* **Задание**:
Ответьте по выбранному отрывку на три вопроса:
(а) Как говорил мистер Сьюард, когда поднимался выступать?
(б) Какой закон мистер Чейз, по его словам, закончил в тот день?
(в) Из какого штата был Гидеон Уэллс?

* **Выбранный отрывок**:
········

Мистер Сьюард был превосходным автором и сильным, хотя и совершенно чуждым всякой показухи оратором. Он поднимался и говорил так, будто вел обычную беседу, и эффект всегда был сильным. Создавалось впечатление человека, который размышляет вслух с самим собой.
Вторым по значимости и способностям человеком, вошедшим в кабинет, был мистер Чейз из Огайо. Он являлся способным, благородным, безупречным государственным деятелем — человеком, который был бы достоин лучших дней старой Римской республики. Он тоже претендовал на президентский пост, хотя и менее заметно, чем Сьюард. Мистер Чейз был дородным человеком высокого роста, с внушительной внешностью и очень красивой крупной головой. Он был доброжелательным, но весьма решительным и время от времени критиковал Президента — чего я никогда не слышал от мистера Сьюарда. Чейз преуспел в политике Огайо, и его руководство Казначейством было встречено обществом с удовлетворением. Он был автором закона о национальной банковской системе. Я помню, как однажды отправился к нему пообедать — я делал это довольно часто, поскольку хорошо знал его еще со времен работы в Tribune, — и он сказал мне: «Сегодня я завершил величайшее дело. Я закончил Закон о национальных банках. Он станет благословением для страны еще долго после моей смерти».
Министром военно-морского флота на протяжении всей войны оставался Гидеон Уэллс из Коннектикута. Уэллс выглядел довольно необычно: он носил парик с пробором посредине, волосы с которого свисали по обе стороны; и именно из-за этой его странной внешности, как мне всегда казалось, и зародилось представление о нем как о ретрограде. Я помню, как губернатор Эндрю из Массачусетса однажды зашел ко мне в кабинет в Военном министерстве и спросил, где он может найти «этого старого мормонского диакона, министра военно-морского флота». Несмотря на свои странности, мистер Уэллс был, на мой взгляд, очень мудрым и сильным человеком. В нем не было ничего показного; на улицах не поднимался шум, когда он проходил мимо; но он прекрасно понимал свой долг и исполнял его эффективно, непрерывно и неизменно. В его адрес высказывалось немало критики, поскольку к началу войны у нас не было флота и ему пришлось создавать его без долгих раздумий; однако он проявлял терпение, трудолюбие и ум в решении этой задачи.

········

* **Сохраненные записи**:
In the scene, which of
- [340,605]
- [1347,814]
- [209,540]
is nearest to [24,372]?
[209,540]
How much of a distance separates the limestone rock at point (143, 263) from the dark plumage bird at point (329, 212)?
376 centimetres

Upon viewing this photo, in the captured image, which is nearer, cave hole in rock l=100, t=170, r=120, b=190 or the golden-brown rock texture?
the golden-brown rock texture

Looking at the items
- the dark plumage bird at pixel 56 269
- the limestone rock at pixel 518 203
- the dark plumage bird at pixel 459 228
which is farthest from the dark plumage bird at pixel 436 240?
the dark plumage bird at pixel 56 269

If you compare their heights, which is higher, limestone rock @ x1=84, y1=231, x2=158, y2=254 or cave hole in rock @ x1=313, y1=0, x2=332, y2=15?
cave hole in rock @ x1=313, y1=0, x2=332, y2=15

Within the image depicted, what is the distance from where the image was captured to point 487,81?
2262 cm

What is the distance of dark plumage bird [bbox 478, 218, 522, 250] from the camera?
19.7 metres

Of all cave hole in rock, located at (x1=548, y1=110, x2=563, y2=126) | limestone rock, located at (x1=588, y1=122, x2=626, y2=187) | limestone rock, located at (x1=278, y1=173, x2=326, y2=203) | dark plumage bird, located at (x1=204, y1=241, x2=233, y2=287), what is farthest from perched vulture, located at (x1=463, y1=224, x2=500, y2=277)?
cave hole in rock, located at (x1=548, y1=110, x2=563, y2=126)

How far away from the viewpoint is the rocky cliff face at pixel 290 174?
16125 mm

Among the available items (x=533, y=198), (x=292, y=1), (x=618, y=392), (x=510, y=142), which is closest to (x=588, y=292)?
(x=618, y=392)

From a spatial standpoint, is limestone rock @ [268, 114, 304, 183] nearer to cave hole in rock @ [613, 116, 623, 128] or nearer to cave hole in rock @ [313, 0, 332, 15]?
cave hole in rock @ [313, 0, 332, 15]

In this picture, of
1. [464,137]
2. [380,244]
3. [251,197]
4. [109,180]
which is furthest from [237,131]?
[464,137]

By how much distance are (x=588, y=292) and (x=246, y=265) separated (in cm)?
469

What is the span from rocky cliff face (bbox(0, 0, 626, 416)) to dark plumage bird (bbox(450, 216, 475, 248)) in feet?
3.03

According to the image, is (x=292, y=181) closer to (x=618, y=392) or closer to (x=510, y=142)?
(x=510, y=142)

········

* **Ответ к заданию**:
(а) Он говорил так, будто вел обычную беседу.
(б) Закон о национальных банках.
(в) Из Коннектикута.